Guinness Cameroun annonce une hausse de ses besoins en matières premières locales de plus de 600% d’ici 03 ans

De 2 700 tonnes de matières premières locales consommée dans son unique site de production de Douala-Bassa, la firme camerounaise de la multinationale britannique Diageo, Guinness Cameroun S.A (GCSA) estime qu’en 2018, ces besoins devraient atteindre 17 000 tonnes.

2018 est l’année où Guinness Cameroun S.A atteindra un pic de production jamais réalisé par le passé, avec une production qui devrait nécessiter l’usage de matières premières locales à hauteur, en théorie, de 17 000 tonnes, ce qui représentera une augmentation significative de l’ordre de 629% par rapport au volume actuel de matières premières locales qui était de 2 700 tonnes en 2014. Il s’agit donc là d’une aubaine pour les agro-industries camerounaises, qui gagneraient à s’organiser en coopératives ou à mutualiser leurs productions afin de ne pas vendre en rang dispersé au brasseur britannique qui apparaît comme juge et partie sur ce marché.
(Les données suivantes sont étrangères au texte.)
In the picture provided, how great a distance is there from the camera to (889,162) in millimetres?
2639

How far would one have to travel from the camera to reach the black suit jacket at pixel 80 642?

En effet, alors que depuis 2009 le brasseur a acheté sur le marché camerounais les matières premières locales pour un montant de près de 1,5 milliards FCFA par un responsable de cette entreprise à savoir Christian Pouth, Corporate Relations Director chez Diageo pour l’Afrique centrale et de l’Ouest ; Guinness Cameroun a récemment investi jusqu’à 3 milliards de FCFA uniquement pour la production du sorgho dans le septentrion camerounais. La bonne nouvelle pour les agriculteurs de cette partie du pays, c’est qu’il y a malgré tout encore de la place pour eux car au-delà du sorgho, le brasseur à également grand besoin d’énormes quantités de maïs et de manioc. Ces produits et bien d’autres rentrent d’ailleurs dans la composition des produits très appréciés des consommateurs camerounais tels que la Guinness, la Malta Guinness, la Satzenbrau, la Guinness Smooth ou encore la Harp.

Ces énormes besoins futurs sont confirmés par Christian Pouth en compagnie de qui nous avons visité il y a quelques mois, aux côtés d’autres confrères, la nouvelle chaîne de production sur le site de Guinness Cameroun S.A à Douala-Bassa, comprenant divers équipements récent dont un imposant cuiseur. Ce nouvel investissement étant destiné, naturellement, à absorber les matières premières locales dont la production sera boostée en interne et grâce aux agroindustriels à travers des initiatives comme le PIDMA.

Initié en 2013, c’est depuis le mercredi 28 janvier 2015 que le ministre de l’agriculture et du developpement rural (Minaderà, Lazare Essimi Menye, a proceau lancement effectif du PIDMA. Le Projet d’investissement et de développement des marchés agricoles (PIDMA) que pilote Thomas Ngue Bissa en sa qualité de Coordonnateur national est financé par la banque mondiale à hauteur de 50 milliards de FCFA sur 4 ans vise l’accroissement des capacités des agro-industries camerounaises afin de mieux ravitailler de nombreux secteurs à l’instar de celui de l’élevage, de la pisciculture ou encore de la brasserie pour ne citer que ceux-là.